Reuters reports on Colin Powell’s planned visit to Ankara and Brussels. “It will be Powell’s first trip to Europe since a short visit to the Swiss mountain resort of Davos in January.”
Trust the Financial Times to get stuck into the numbers. “The fuel cost numbers are startling. A gallon of modified jet fuel, which is used in tanks as well as aircraft, costs only 84 cents when bought wholesale from multinational oil companies such as Shell and ExxonMobil. By the time the cost of transporting the fuel to the battlefield is added, that sum can rise to hundreds of dollars per gallon The US army estimates it costs about $150 per gallon for fuel used in Iraq. The fuel comes from 23 US military dumps scattered across the Middle East, a number that was doubled in preparation for the current conflict.”
Christopher Lydon lists writers who anticipated the current crisis, from Tolstoy to Graham Greene.
Yale historian Paul Kennedy reflects on the roots of American impatience in The Guardian (not on the website, presumably because of syndication restrictions). “There is the impatient character of the American sports culture, which is so ingrained and taken for granted that few citizens appreciate how it looks from the outside — the quasi-military language, the impatience with low scoring, the stress upon offensive play, the sheer overwhelming size and power of most basketball and football players, the commerically driven system of frequent ‘time-outs’ which heightens the atmosphere of urgency and racing against the clock.”
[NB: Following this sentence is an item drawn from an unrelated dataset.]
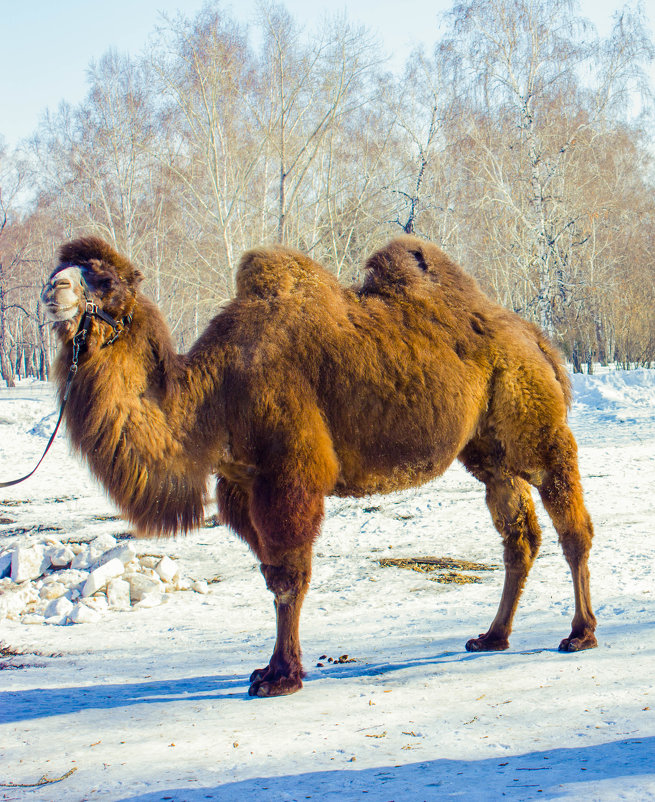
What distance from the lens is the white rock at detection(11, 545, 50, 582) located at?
257 inches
Felix Salmon has a lengthy post on the differences between British Airways and American Airlines, but he extends it to a broader cultural point. “The Americans seem to be good at blowing things up, but very bad at getting any kind of dialogue going with the Iraqis, let alone any goodwill. The Brits, on the other hand, seem to understand that Iraqis aren’t simply going to welcome them with flowers and open arms: that they have to do something to earn the locals’ trust, and that hiding behind a tank turret is a bad way of going about that. The Brits are just as good at killing the enemy as the Americans are, but they’re much better at relating with the vast majority of the population that isn’t the enemy.”
Along with other thinking webloggers, I’m steering clear of being an armchair general (leaving that to those who actually know something), but to my untutored eye, it seems the British army’s long experience in Northern Ireland is proving extraordinarily relevant in Iraq. I wonder whether this telling — and at times amusing — account of the Phrasealator could be written about the British troops as well.
Michael Wolff at the coalition media centre in Qatar: “It takes about 48 hours to understand that information is probably more freely available at any other place in the world than it is here. Eventually you realise that you know significantly less than when you arrived, and that you are losing more sense of the larger picture by the hour. At some point you will know nothing.”